Truth is indeed stranger than fiction.
This is not a commentary on American politics. It is an observation about all politics as it stands today. Belongingness has become weaponized by populists and tribalists as a way of determining worthiness. Who is worthy of being called a Canadian, a Brit, an American? Who is worthy of being supported by the state and entitled to the rights and benefits of being a citizen? Who is entitled to protection by the police, to access healthcare, or simply to the right to live peacefully, to exercise free speech?
This weaponization is not happening in the shadows. The dog whistles are being used more and more frequently in mainstream politics, in mainstream media, in daily conversations. This taboo left to dark corners in recent years is now becoming acceptable to be shared in broad daylight. Many politicians, always ready to jump on the next ballot-winning initiative rather than standing on principle, are willing to hum and hah, and hedge their way (e.g. “there are many fine people on both sides”) around the issue. Leadership and principle, it seems, are consigned to being oxymorons.
Where does this end? I don’t honestly know.

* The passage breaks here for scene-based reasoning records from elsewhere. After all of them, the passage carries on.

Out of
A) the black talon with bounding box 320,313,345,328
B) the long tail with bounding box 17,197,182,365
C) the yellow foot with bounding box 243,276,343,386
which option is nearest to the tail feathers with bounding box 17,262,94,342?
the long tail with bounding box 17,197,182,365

I know that the many friends I have in Canada, and around the world, transcend this pettiness, this transactional view of human lives. I would like to believe that they represent the majority, that this basic decency is a shared value of being Canadian, or any other nationality for that matter. That these values transcend race, religion, ethnicity, nationality or color of the skin. Certainly my friends, in Canada and around the Globe, are that way.
But then again, as the famous Russian dissident, Alexander Solzhenitsyn said: The battleline between good and evil runs through the heart of every man.
And in a quote attributed to Edmund Burke: All that is necessary for the triumph of evil is for good men to do nothing.
History has proven both quotes right. The question that remains is: do we have the collective will to prove that evil will not once again triumph?